▶ **DATA RECORDS**:
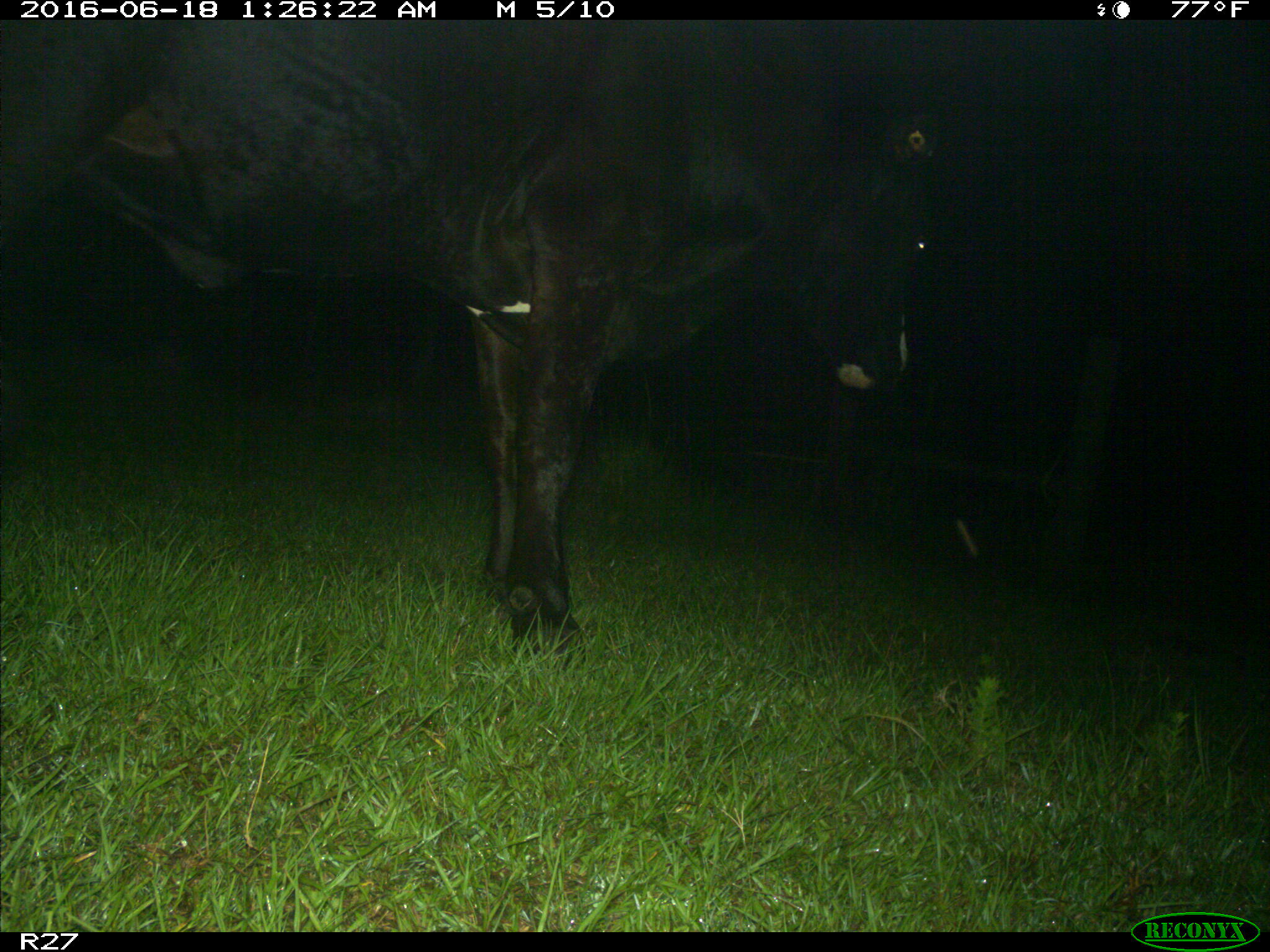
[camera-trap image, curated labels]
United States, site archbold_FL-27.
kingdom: Animalia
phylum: Chordata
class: Mammalia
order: Artiodactyla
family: Bovidae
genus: Bos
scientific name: Bos taurus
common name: domestic cow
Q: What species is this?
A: Bos taurus (domestic cow).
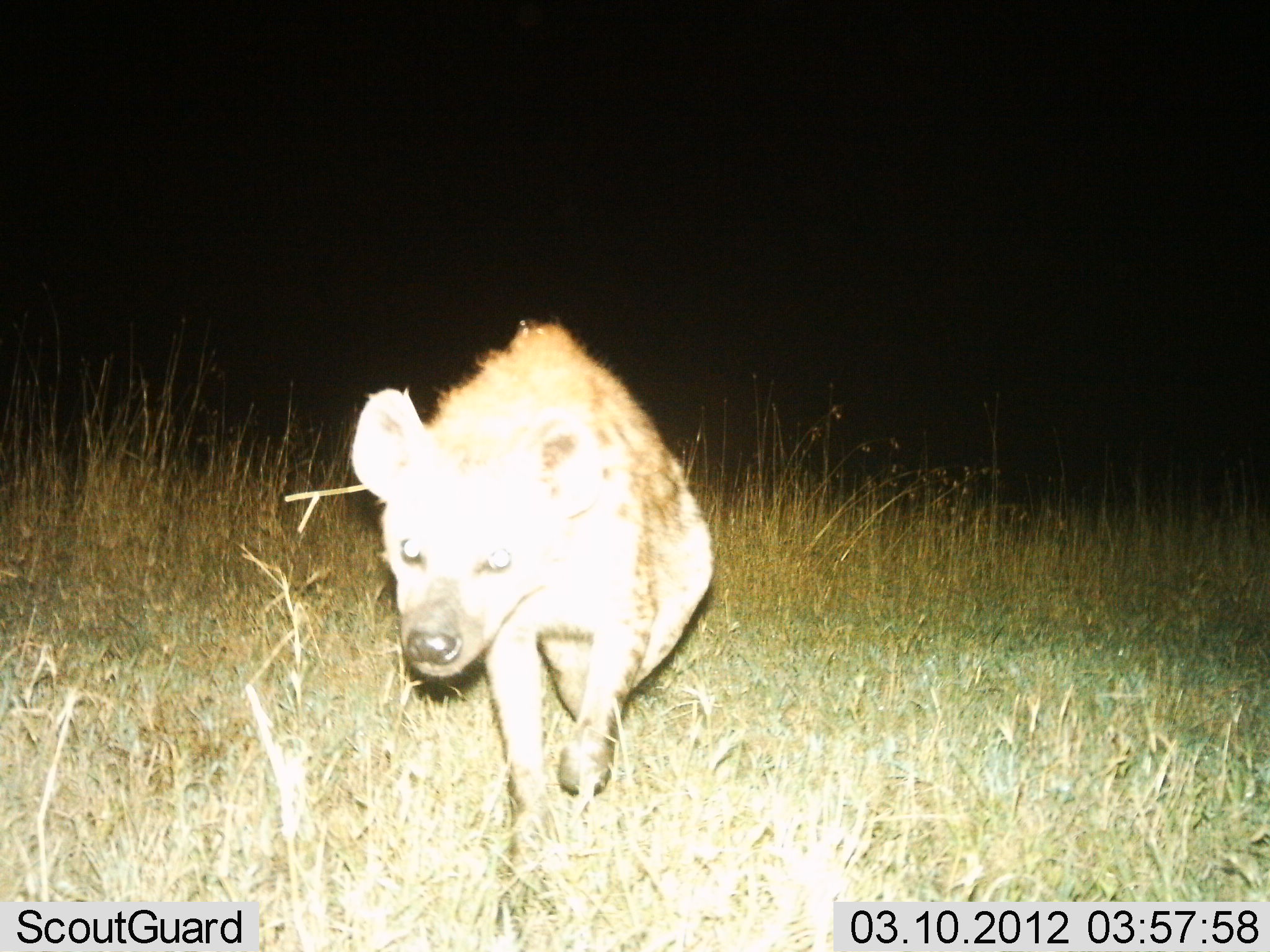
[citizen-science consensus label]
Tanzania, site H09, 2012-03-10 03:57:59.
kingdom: Animalia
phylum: Chordata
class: Mammalia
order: Carnivora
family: Hyaenidae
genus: Crocuta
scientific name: Crocuta crocuta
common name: spotted hyena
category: hyenaspotted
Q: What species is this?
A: Hyenaspotted (spotted hyena) (Crocuta crocuta).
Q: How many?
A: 1.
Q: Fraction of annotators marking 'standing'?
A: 0%.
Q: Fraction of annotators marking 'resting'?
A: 0%.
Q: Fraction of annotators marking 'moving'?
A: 100%.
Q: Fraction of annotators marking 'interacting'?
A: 0%.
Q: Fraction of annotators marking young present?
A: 0%.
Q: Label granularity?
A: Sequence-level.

▶ **THE PROBLEM**: Starting at the line that contains "category: hyenaspotted", write out every line to the end of the entries, exactly as given.

▶ **REPLY**:
category: hyenaspotted
Q: What species is this?
A: Hyenaspotted (spotted hyena) (Crocuta crocuta).
Q: How many?
A: 1.
Q: Fraction of annotators marking 'standing'?
A: 0%.
Q: Fraction of annotators marking 'resting'?
A: 0%.
Q: Fraction of annotators marking 'moving'?
A: 100%.
Q: Fraction of annotators marking 'interacting'?
A: 0%.
Q: Fraction of annotators marking young present?
A: 0%.
Q: Label granularity?
A: Sequence-level.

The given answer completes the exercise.